Shrier has studied this subject from every angle; and from every angle, it’s fascinating – and maddening. She reports on kindergartens in which tots are taught that there’s a spectrum of gender identities. She meets middle-school girls who’ve been told that if they like math or sports, they’re probably boys. (How does this return to old stereotypes count as progress?) She talks to health professionals who mindlessly parrot the new trans ideology – which includes the inflexible dogma that from the moment you declare you’re a boy and not a girl, you are a boy, period – and to a few brave souls who openly reject it. And she interviews socially liberal parents who, because they’ve questioned their kids’ self-diagnoses, have been labeled fascists.
After reading Shrier’s book, I looked at the YouTube pages of some of the “influencers” whom she discusses. It’s like visiting a foreign country. These girls who now identify as boys live in a world of their own, confidently wielding the new trans vocabulary as if it’s been around for millennia and spouting trans ideology with the assurance of a physicist explaining gravity. To be sure, for all the harm they do (and although a couple of them have merrily mocked Shrier’s book), I found them almost uniformly sympathetic: they’re very young, and, except for the few that might be legitimate cases of dysmorphia, they’re victims of this craze, too.

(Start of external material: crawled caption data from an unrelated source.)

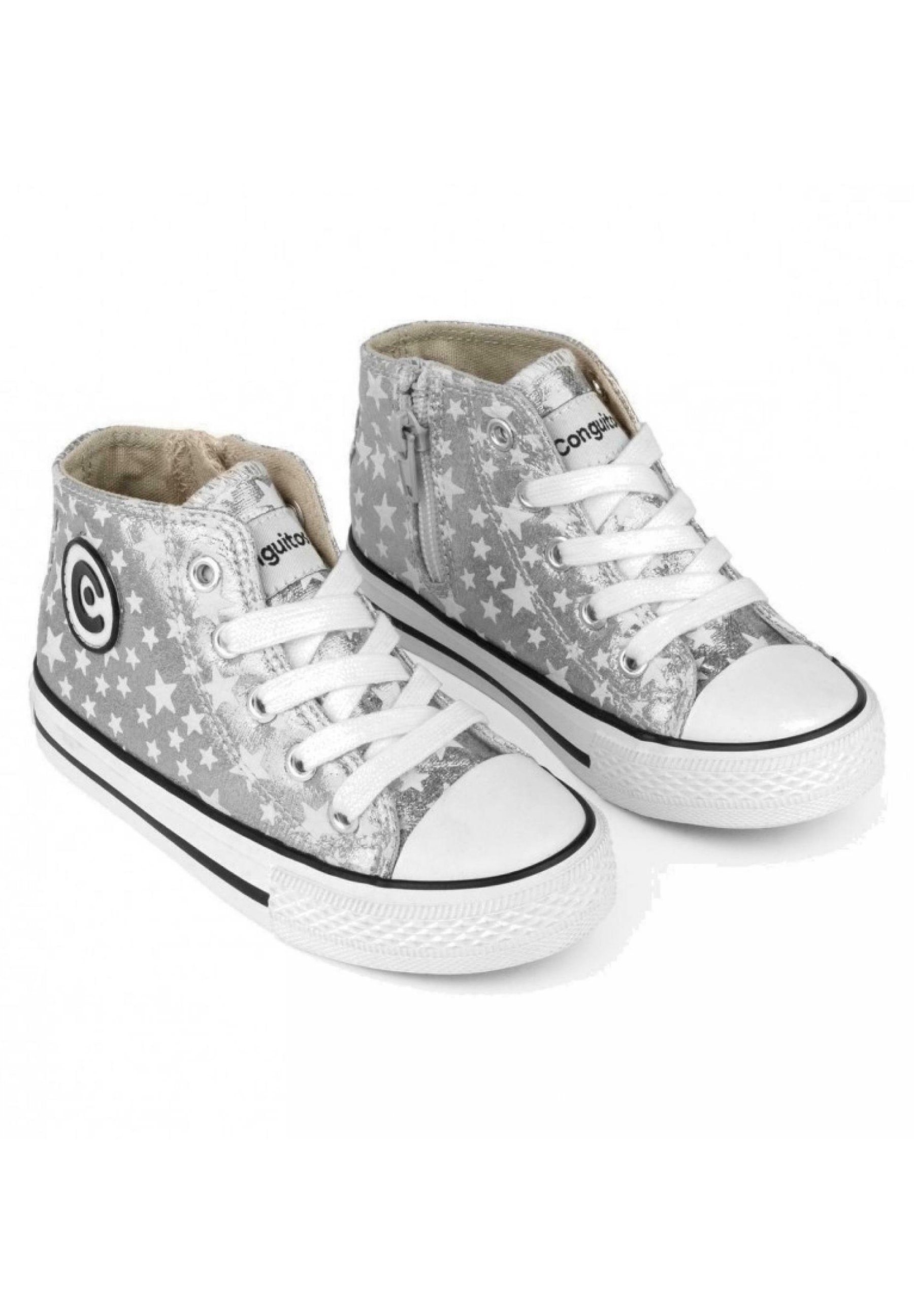 Conguitos Zapatillas altas - plata/plateado - Zalando.es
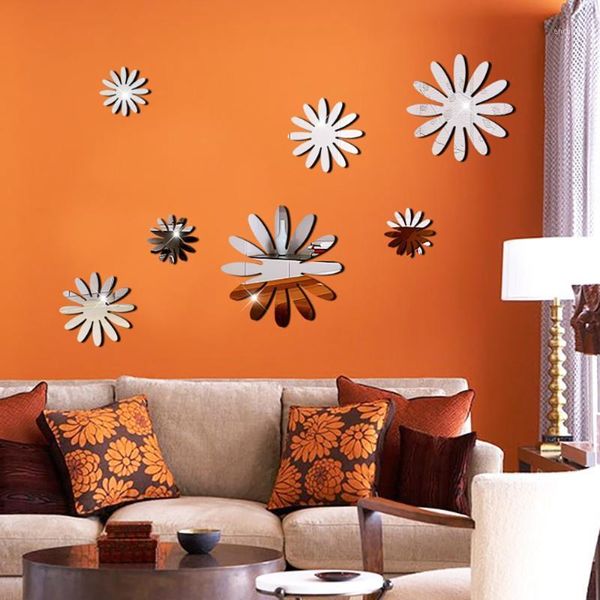7pcs mirror wall sticker flower shape living room decoration 3d art wall decal removable mirror sticker1
7pcs mirror wall sticker flower shape living room decoration 3d art wall decal removable mirror sticker1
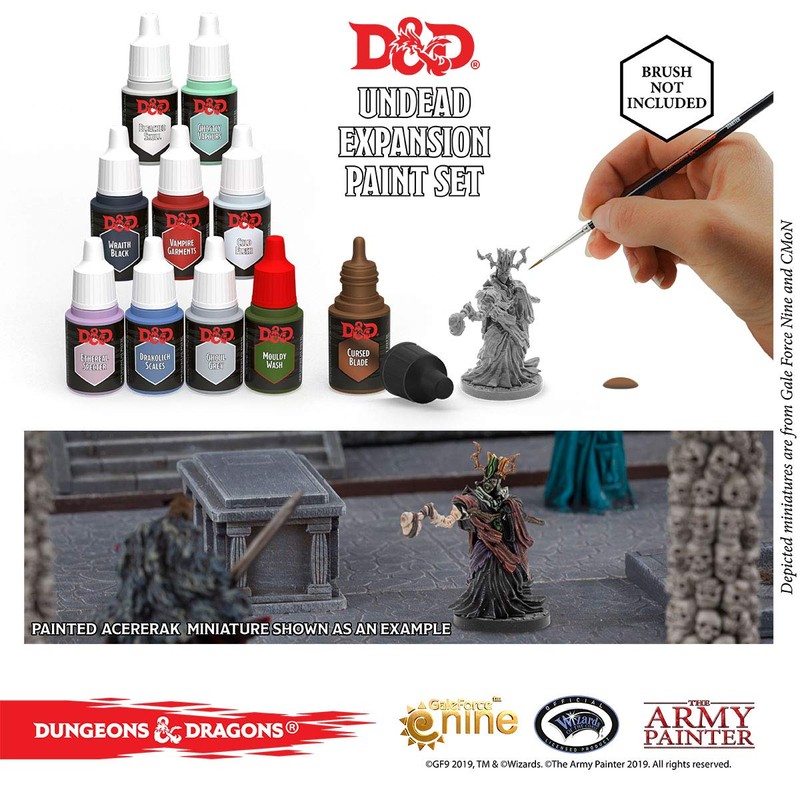 The Army Painter D&D: Undead Paint Set - Nolzur's Marvelous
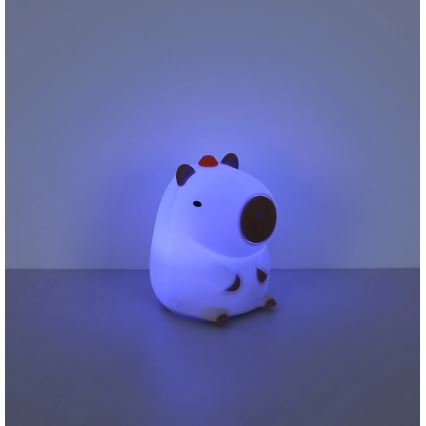 Globo - LED RGBW dimbaar, oplaadbaar nachtlampje voor kinderen LED/1,5W/5V 1200 mAh capibara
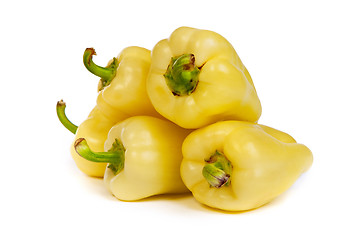 Image showing A yellow bell pepper isolated on white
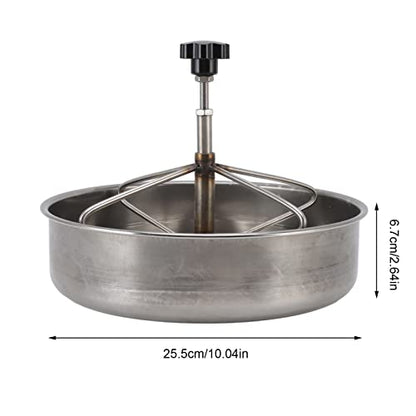 Piglets Feeding Trough, Stainless Steel Pig Feed Trough, Farm Animal Poultry Livestock Feeding Tool for Goat, Duck, Sheep, Piglets, Chicken (Small) - size: Small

By and large, these kids depict their lives as fabulous adventures – from the super-cool morning on which a “binder” (used to strap down breasts) arrives in the mail to that first coveted testosterone (or “T”) shot to the big appointment for “top surgery” (mastectomy) to the eagerly anticipated day of days when they finally get “bottom surgery” (hysterectomy). And for now, maybe their lives are fabulous: it’s not hard to believe that the thrill of constant bodily transformation, the regular electrifying jolt of “T,” the buoyant sense of being part of a “trans family,” and the excitement of massive public attention (some of their videos get over a million hits) add up to an authentic high.

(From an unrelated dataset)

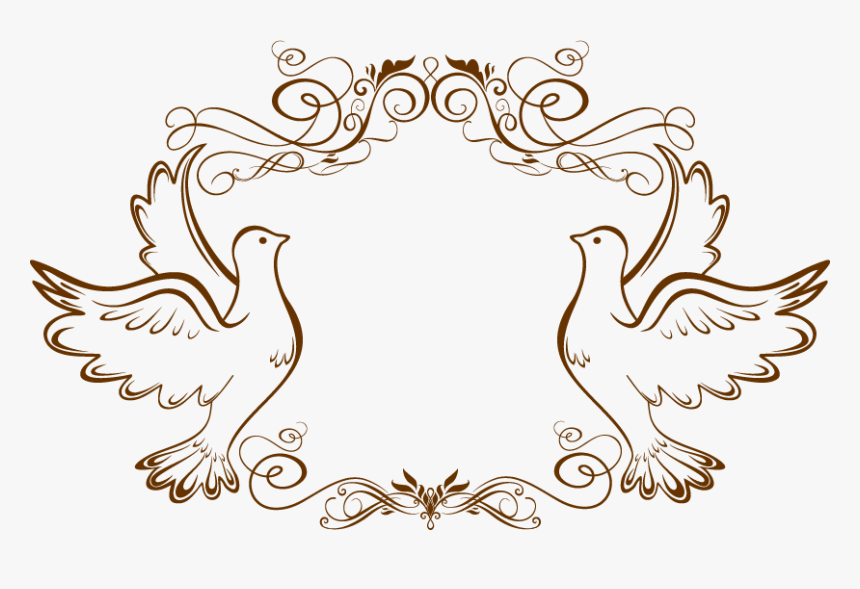 Wedding Invitation Border Png, Transparent Png, Free Download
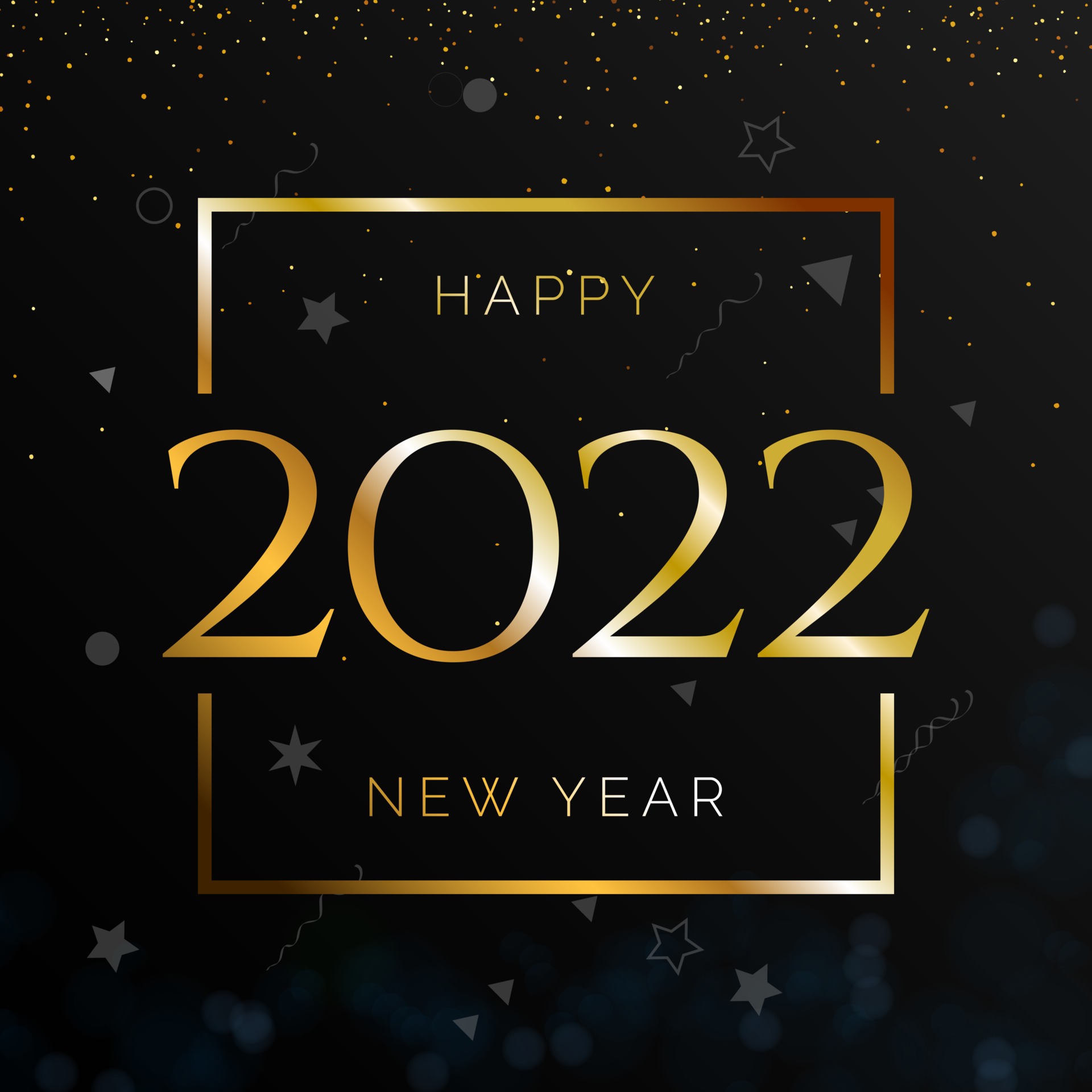 Happy New Year 2022 Greeting Wishing Card Banner 2661663 Vector Art At Vecteezy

But how do they feel off-camera – alone in bed, or in public surrounded by “cis” people? Watch enough of their videos and you’ll spy cracks in their perky façades. Also, what comes next? As Shrier notes, teenagers are “famously fickle and faddish.” Trends fade. What will happen to these “influencers” – and their viewers – once the “transsexual moment” passes? The already burgeoning statistics on “detransitioning” – a practice that has spawned its own genre of YouTube videos – suggest that many of these sprightly young ersatz FTMs (female-to-males) will, sooner or later, look back in justifiable anger at the trusted therapists who scrambled their minds and the beloved surgeons who mutilated their bodies. When that happens, I suspect, many of these kids who now see Abigail Shrier as their enemy will recognize her, ruefully, as an ally – and a prophet.